---- SOURCE DATA
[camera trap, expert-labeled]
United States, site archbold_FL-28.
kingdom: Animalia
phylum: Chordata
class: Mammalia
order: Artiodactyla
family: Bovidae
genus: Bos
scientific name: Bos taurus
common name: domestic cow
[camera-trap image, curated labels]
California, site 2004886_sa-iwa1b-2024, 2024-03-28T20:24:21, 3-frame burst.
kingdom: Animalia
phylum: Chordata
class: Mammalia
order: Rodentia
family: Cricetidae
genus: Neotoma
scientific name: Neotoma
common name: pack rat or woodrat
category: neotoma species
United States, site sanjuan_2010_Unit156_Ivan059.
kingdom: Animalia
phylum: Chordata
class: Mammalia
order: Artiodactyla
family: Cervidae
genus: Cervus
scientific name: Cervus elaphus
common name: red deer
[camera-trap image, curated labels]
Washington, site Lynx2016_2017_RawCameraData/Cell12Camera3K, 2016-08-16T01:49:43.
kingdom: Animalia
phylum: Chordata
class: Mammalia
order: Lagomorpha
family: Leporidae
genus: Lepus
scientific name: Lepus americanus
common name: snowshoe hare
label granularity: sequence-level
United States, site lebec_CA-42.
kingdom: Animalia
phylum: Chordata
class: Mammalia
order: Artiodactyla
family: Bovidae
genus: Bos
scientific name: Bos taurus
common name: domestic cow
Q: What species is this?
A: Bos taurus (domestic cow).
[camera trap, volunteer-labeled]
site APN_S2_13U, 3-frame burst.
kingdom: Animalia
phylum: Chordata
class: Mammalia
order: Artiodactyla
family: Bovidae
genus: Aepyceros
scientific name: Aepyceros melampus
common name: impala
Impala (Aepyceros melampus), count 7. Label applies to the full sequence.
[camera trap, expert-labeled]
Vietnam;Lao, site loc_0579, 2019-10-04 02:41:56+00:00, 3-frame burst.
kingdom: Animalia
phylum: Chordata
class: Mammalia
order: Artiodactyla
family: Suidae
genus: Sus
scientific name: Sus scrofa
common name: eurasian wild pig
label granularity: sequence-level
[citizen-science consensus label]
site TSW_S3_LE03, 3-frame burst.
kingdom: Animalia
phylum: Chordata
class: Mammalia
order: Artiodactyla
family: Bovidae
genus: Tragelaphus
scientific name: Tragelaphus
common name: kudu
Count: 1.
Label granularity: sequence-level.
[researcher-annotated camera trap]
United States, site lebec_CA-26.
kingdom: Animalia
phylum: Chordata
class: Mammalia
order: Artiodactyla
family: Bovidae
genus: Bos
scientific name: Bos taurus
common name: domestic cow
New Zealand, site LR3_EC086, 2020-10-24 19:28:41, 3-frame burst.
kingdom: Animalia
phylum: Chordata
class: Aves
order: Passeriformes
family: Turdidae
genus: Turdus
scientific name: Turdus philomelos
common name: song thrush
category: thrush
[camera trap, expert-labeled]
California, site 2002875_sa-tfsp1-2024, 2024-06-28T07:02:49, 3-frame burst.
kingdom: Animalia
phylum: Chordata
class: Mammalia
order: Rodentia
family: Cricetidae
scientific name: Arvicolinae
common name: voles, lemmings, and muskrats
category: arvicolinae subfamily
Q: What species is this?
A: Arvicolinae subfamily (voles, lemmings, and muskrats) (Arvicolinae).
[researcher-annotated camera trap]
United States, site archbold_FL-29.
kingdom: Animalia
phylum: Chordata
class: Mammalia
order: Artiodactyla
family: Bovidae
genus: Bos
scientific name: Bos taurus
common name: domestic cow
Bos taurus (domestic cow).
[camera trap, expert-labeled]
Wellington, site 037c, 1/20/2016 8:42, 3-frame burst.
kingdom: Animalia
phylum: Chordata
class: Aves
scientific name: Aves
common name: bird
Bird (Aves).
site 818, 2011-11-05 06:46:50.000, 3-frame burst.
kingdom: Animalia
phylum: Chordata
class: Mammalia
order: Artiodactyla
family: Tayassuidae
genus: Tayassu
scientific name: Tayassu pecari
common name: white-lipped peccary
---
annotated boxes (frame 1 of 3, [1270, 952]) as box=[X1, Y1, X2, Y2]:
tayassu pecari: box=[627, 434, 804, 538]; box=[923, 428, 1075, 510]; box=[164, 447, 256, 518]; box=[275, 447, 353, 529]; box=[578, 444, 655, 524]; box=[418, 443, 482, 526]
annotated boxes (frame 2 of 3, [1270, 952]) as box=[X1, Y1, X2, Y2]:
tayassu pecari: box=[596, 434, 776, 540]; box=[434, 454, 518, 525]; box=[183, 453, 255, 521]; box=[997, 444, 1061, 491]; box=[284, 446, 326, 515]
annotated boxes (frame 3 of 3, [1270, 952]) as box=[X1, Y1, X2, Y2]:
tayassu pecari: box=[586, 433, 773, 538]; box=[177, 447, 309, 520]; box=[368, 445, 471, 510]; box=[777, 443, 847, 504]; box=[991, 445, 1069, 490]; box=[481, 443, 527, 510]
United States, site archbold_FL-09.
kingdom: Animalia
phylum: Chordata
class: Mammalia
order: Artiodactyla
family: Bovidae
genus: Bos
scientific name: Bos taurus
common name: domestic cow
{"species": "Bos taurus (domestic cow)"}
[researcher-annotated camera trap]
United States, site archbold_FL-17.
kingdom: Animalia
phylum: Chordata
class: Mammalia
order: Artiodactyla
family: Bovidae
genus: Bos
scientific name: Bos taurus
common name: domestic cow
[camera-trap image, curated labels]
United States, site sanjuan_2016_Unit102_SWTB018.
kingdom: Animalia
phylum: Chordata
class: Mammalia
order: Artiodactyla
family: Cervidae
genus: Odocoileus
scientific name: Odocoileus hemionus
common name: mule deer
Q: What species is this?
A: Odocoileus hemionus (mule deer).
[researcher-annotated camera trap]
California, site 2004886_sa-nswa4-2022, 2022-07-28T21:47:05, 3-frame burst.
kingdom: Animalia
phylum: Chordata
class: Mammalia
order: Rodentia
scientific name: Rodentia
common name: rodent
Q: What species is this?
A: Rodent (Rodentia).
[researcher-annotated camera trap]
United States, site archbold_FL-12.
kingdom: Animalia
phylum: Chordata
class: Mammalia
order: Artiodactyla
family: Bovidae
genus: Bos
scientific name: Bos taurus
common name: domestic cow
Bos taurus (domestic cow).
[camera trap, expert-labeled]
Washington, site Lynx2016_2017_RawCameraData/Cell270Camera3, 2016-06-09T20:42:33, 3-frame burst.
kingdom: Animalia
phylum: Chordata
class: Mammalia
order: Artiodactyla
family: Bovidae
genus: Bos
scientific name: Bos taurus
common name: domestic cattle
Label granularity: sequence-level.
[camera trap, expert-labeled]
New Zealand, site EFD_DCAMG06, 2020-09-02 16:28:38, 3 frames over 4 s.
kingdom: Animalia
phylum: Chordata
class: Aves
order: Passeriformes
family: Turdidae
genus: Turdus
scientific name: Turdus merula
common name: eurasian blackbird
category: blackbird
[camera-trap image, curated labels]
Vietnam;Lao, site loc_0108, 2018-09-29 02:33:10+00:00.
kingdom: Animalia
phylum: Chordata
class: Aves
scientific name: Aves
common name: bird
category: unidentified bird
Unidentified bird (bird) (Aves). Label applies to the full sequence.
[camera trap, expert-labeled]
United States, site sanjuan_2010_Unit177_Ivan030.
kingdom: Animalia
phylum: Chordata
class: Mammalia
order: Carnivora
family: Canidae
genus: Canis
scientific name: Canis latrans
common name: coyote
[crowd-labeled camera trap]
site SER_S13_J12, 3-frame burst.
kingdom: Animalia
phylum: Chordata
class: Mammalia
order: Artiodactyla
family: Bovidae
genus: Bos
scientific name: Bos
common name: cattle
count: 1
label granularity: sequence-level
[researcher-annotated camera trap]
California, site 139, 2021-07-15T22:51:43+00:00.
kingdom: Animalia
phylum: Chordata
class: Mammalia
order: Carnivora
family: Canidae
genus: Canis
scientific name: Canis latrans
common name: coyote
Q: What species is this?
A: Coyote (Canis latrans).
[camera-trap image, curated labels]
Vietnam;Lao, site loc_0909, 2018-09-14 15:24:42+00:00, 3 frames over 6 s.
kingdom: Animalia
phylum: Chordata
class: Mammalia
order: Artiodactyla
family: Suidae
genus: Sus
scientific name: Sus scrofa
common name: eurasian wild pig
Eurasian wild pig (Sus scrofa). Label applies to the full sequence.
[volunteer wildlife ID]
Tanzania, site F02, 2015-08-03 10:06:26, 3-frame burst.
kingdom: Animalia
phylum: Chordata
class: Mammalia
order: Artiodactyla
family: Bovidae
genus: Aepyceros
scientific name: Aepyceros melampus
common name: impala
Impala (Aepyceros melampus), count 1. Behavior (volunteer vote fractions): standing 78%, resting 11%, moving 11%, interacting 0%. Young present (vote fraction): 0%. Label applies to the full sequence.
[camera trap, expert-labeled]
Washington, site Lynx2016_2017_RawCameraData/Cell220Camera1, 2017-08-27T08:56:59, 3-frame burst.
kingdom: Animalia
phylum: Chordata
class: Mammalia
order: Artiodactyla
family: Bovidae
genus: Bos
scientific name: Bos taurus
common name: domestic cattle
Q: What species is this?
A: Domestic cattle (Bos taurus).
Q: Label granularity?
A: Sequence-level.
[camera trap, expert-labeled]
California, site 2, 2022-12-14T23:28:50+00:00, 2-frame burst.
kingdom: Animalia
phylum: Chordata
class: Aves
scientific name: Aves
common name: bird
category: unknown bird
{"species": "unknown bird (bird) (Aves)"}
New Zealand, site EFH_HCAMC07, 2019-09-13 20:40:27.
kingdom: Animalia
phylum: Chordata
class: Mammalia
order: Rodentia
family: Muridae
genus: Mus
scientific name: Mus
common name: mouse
--------
WHAT YOU NEED TO DO — Search the entries above for "Washington". Show every line that has it.

FINAL ANSWER —
Washington, site Lynx2016_2017_RawCameraData/Cell12Camera3K, 2016-08-16T01:49:43.
Washington, site Lynx2016_2017_RawCameraData/Cell270Camera3, 2016-06-09T20:42:33, 3-frame burst.
Washington, site Lynx2016_2017_RawCameraData/Cell220Camera1, 2017-08-27T08:56:59, 3-frame burst.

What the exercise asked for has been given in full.